When both a Feature and its enclosing FeatureCollection define vocabularies, the feature-level vocabularies override the collection-level ones for that feature.

from mudm import MuDMFeature, MuDMFeatureCollection, Vocabulary, OntologyTerm

cell_types = Vocabulary(
    namespace="http://purl.obolibrary.org/obo/CL_",
    terms={
        "pyramidal": OntologyTerm(
            uri="http://purl.obolibrary.org/obo/CL_0000598",
            label="pyramidal neuron",
        )
    },
)

fc = MuDMFeatureCollection(
    type="FeatureCollection",
    features=[
        MuDMFeature(
            type="Feature",
            geometry={"type": "Point", "coordinates": [10, 20]},
            properties={"cellType": "pyramidal"},
            featureClass="cell",
        )
    ],
    vocabularies={"cellType": cell_types},
)
print(fc.vocabularies["cellType"].terms["pyramidal"].label)

See Ontology Vocabularies for the full guide.

Provenance

A FeatureCollection MAY carry a provenance member recording how its features were produced — for example the workflow that ran, its sub-workflows, and the input and output artifacts.
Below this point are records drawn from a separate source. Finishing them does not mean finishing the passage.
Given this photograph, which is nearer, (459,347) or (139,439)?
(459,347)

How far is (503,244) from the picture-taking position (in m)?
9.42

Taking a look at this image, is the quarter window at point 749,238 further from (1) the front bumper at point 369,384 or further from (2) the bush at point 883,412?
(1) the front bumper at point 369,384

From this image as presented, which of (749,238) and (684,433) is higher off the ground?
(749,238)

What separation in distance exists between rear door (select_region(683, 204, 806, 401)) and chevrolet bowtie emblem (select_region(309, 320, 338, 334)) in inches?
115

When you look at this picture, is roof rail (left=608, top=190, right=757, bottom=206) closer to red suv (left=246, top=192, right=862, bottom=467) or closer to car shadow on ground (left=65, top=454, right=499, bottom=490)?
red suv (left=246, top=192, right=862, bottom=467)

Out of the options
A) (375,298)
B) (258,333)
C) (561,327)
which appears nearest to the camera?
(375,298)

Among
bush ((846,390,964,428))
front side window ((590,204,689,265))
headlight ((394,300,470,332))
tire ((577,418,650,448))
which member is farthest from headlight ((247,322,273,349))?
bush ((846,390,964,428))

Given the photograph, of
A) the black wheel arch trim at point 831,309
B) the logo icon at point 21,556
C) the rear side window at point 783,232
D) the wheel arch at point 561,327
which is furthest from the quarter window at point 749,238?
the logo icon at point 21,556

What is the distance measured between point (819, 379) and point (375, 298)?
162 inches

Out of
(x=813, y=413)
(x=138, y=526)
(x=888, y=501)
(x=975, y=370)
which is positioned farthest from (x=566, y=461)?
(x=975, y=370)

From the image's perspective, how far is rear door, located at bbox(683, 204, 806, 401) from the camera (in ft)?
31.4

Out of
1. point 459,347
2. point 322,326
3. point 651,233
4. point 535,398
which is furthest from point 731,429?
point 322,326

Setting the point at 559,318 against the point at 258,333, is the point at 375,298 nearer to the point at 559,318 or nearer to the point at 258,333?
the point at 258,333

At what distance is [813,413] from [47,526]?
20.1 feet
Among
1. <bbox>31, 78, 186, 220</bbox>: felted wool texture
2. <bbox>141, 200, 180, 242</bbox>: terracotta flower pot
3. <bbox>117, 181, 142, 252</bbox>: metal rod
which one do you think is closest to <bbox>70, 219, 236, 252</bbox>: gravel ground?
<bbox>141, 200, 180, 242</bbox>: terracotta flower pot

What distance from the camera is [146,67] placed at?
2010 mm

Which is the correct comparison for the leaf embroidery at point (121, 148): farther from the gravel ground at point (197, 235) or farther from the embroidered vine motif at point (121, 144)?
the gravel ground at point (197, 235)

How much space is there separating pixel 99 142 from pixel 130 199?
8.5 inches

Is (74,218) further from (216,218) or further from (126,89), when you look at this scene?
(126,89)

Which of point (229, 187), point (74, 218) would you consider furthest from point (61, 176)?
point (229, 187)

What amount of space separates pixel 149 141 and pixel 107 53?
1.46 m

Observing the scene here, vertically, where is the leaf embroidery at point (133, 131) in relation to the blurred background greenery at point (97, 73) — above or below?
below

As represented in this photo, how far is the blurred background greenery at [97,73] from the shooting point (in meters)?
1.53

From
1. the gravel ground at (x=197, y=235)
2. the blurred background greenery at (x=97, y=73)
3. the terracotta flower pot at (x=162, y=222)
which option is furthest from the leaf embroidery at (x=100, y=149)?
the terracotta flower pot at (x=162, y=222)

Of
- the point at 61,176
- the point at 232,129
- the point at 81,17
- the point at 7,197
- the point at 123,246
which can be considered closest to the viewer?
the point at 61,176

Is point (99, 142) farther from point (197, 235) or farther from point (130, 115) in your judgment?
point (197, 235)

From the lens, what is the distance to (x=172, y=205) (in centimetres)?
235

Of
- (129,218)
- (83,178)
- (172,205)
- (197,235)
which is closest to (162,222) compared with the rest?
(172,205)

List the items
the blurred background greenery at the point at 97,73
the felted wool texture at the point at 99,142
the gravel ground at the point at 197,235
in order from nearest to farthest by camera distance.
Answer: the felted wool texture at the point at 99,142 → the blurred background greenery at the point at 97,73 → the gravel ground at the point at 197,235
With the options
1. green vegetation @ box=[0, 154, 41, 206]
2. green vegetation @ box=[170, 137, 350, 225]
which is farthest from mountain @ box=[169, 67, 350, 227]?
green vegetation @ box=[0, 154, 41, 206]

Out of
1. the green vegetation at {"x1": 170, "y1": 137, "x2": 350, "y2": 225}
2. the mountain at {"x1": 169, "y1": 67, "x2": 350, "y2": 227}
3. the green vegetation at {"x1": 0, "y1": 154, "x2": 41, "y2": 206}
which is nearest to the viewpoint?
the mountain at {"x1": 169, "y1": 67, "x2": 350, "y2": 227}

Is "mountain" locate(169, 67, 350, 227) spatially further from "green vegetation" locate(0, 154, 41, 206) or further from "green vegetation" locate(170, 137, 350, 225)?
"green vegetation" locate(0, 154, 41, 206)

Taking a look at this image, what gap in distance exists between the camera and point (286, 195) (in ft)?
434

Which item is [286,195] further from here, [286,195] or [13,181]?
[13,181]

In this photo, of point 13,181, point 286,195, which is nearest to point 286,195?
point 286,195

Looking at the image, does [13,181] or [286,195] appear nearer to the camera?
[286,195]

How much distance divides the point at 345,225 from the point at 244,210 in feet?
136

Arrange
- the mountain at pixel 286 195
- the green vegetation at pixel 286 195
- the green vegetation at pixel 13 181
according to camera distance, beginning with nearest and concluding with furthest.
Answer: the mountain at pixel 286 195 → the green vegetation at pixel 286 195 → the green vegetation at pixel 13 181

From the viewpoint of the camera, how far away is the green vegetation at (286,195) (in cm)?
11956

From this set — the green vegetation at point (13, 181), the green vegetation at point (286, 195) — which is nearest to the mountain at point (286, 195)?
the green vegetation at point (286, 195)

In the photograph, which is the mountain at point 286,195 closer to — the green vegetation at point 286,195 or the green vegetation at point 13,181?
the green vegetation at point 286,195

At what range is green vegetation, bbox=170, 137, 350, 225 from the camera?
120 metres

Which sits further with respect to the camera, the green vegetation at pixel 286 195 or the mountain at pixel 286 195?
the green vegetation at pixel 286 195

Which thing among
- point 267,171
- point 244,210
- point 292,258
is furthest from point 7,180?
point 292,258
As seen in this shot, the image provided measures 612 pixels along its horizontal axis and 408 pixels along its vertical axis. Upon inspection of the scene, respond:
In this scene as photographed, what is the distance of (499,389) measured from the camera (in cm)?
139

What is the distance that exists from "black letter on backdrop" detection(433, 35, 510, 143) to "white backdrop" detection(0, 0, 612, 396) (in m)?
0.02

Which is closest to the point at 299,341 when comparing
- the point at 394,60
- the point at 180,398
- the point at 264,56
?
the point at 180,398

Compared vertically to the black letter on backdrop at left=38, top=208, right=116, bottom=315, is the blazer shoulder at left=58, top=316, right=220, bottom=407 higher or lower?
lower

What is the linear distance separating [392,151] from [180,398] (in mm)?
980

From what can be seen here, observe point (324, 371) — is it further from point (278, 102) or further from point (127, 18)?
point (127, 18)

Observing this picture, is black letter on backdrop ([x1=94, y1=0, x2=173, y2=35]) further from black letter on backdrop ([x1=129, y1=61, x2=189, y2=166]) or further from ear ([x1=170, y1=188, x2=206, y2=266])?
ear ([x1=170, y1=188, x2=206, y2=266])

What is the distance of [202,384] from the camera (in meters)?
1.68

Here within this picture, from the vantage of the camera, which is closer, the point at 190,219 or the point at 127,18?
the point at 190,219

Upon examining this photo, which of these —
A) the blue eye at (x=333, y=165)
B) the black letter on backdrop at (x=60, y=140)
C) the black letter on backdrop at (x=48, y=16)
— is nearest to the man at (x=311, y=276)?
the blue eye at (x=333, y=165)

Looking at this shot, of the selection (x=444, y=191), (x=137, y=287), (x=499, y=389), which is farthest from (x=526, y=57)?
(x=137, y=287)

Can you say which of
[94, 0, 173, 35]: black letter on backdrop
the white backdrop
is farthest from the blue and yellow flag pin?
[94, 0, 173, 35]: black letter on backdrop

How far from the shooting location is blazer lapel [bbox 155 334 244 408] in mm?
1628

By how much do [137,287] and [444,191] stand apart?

The value is one of the provenance models (Workflow, WorkflowCollection, Artifact, or ArtifactCollection).

This specification only notes the presence of the member; the full provenance data model, including the subWorkflows, workflowProvenance, outputArtifacts, mudmLinks, mudmId, and mudmField members, is documented in Provenance & Traceability.

Validating a document

Because every model is a Pydantic v2 model, validation is a single call. Parse and validate against the muDM root type:

from mudm import MuDM

doc = {
    "type": "FeatureCollection",
    "features": [
        {
            "type": "Feature",
            "geometry": {"type": "Point", "coordinates": [10, 20]},
            "properties": {"cellType": "pyramidal"},
            "featureClass": "cell",
        }
    ],
}

mudm = MuDM.model_validate(doc)        # raises ValidationError if invalid
print(mudm.root.features[0].featureClass)  # "cell"

For validation patterns, error handling, and round-tripping with GeoJSON, see the Validation guide.